Автор книги: Чарльз Буковски
Жанр:
Контркультура
сообщить о нарушении
Текущая страница: 6 (всего у книги 16 страниц) [доступный отрывок для чтения: 6 страниц]
ДЕСЯТЬ СУХОДРОЧЕК
старина Санчес – гений, только знаю это я один, а его повидать всегда хорошо.

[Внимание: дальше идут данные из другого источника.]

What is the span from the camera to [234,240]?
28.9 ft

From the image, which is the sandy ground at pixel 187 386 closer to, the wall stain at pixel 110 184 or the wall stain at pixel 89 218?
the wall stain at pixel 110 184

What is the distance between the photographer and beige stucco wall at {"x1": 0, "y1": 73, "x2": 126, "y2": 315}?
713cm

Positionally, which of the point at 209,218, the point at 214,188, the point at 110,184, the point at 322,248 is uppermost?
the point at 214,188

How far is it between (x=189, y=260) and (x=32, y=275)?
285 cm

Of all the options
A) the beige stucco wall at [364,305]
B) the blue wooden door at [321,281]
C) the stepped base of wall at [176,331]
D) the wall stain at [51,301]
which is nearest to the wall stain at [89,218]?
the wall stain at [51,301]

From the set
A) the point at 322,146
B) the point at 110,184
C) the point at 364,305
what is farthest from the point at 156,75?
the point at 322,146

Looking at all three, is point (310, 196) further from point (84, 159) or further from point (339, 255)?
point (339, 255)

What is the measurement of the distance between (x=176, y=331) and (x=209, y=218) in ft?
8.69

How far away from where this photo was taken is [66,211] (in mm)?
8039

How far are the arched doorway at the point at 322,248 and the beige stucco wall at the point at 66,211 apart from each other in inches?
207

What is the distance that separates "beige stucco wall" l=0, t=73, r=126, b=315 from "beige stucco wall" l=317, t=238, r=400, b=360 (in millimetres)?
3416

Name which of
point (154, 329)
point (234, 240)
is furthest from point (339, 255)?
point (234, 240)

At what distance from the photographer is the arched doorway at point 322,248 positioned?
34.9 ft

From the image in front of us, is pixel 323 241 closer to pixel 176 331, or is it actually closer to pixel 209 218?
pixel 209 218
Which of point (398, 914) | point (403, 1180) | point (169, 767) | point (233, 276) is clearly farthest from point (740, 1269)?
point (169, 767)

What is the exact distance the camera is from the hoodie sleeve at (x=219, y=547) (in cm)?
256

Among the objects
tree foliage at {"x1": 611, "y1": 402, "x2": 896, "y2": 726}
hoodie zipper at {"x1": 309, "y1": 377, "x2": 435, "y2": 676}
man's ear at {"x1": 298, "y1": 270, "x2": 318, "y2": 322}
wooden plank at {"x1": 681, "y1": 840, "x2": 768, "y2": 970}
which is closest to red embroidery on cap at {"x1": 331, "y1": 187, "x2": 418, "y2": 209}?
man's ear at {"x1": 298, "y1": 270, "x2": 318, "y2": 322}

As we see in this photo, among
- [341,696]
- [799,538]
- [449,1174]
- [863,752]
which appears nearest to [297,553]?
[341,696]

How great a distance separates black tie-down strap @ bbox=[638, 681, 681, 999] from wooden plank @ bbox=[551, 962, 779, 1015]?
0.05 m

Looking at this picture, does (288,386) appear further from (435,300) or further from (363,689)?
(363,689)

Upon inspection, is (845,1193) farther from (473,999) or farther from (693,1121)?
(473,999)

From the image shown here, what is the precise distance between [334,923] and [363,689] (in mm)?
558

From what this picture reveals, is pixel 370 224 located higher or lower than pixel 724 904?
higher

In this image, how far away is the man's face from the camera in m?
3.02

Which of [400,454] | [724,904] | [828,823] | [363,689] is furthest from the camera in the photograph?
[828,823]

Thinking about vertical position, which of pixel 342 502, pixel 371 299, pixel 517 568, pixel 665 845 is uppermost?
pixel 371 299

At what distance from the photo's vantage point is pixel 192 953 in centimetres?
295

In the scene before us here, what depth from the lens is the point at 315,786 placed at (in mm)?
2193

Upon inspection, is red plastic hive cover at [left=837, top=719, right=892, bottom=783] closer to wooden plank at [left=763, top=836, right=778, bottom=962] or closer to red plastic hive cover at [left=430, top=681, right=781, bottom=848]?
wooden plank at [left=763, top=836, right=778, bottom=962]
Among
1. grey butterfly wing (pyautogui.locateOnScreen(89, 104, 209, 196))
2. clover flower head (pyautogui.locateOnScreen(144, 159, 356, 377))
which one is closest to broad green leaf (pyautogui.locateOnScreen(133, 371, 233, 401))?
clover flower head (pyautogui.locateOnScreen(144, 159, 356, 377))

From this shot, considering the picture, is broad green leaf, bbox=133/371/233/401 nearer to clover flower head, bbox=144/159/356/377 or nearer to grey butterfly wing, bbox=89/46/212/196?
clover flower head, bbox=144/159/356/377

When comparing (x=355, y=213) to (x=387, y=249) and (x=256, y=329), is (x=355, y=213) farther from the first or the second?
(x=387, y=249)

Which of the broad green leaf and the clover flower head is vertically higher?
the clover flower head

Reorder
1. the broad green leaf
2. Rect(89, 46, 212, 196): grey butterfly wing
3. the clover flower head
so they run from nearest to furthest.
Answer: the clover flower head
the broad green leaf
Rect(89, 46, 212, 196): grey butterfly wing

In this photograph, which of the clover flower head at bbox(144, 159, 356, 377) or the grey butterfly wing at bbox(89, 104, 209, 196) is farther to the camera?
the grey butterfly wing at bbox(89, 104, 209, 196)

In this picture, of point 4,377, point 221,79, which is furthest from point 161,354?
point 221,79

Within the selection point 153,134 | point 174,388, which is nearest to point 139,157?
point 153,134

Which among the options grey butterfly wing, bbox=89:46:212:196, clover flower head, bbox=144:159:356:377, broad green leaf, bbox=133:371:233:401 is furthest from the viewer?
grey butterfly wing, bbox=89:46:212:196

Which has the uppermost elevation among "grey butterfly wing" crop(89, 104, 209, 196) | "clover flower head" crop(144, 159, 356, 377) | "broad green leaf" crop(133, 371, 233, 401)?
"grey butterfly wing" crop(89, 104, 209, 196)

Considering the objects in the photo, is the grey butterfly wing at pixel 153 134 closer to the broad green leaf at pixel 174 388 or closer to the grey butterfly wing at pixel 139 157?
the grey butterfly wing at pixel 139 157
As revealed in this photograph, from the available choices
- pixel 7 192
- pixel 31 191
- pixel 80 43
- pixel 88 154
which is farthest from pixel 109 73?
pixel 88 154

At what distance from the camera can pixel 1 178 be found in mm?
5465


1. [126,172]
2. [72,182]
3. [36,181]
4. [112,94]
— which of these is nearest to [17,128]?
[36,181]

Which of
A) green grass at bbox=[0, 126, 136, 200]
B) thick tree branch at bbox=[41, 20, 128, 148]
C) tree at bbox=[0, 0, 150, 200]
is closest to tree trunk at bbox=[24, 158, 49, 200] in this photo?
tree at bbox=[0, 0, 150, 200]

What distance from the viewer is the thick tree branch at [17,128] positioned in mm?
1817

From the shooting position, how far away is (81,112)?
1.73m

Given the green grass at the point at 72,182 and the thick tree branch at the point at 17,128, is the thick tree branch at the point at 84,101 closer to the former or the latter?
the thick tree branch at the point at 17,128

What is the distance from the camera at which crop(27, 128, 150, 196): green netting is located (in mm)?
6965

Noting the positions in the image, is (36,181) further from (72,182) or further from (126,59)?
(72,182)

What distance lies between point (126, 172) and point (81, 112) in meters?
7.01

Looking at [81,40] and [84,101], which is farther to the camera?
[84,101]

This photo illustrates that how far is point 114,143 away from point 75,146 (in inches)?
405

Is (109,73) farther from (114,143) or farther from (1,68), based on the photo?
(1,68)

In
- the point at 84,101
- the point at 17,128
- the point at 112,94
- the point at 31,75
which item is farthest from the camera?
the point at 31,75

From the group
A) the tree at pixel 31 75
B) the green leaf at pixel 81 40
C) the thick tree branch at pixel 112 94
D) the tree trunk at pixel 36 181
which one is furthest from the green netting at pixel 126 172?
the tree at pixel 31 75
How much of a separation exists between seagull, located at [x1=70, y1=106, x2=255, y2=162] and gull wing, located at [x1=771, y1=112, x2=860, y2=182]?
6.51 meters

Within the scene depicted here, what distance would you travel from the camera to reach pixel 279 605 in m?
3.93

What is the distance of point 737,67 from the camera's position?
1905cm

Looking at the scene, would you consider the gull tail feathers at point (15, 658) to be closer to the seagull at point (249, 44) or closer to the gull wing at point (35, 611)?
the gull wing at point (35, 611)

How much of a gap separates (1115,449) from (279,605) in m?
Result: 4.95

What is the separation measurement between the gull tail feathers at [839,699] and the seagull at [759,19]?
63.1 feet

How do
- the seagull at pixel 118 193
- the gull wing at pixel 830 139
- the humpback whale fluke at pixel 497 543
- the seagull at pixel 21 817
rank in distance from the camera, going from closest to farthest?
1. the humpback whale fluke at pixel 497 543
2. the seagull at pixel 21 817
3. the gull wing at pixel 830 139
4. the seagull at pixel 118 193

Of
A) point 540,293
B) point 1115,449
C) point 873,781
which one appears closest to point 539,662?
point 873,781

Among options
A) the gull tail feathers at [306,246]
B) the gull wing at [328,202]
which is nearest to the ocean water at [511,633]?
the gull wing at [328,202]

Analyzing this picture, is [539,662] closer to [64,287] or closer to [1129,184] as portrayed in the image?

есть крайне мало людей, с которыми я могу оставаться в одной комнате больше 5 минут, не чувствуя, что меня потрошат. Санчес мой экзамен выдержал, а экзамен – это я сам, хехехехе, ох ты господи боже мой, ладно, как бы там ни было, я время от времени навешаю его в его двухэтажной самостройной хибаре. он сам себе канализацию провел, протянул воздушку от высоковольтной линии, подключил себе телефон подземным кабелем от соседского блокиратора, но мне объясняет, что звонить по межгороду все равно не может, не обнаруживая своего низкопоклонства.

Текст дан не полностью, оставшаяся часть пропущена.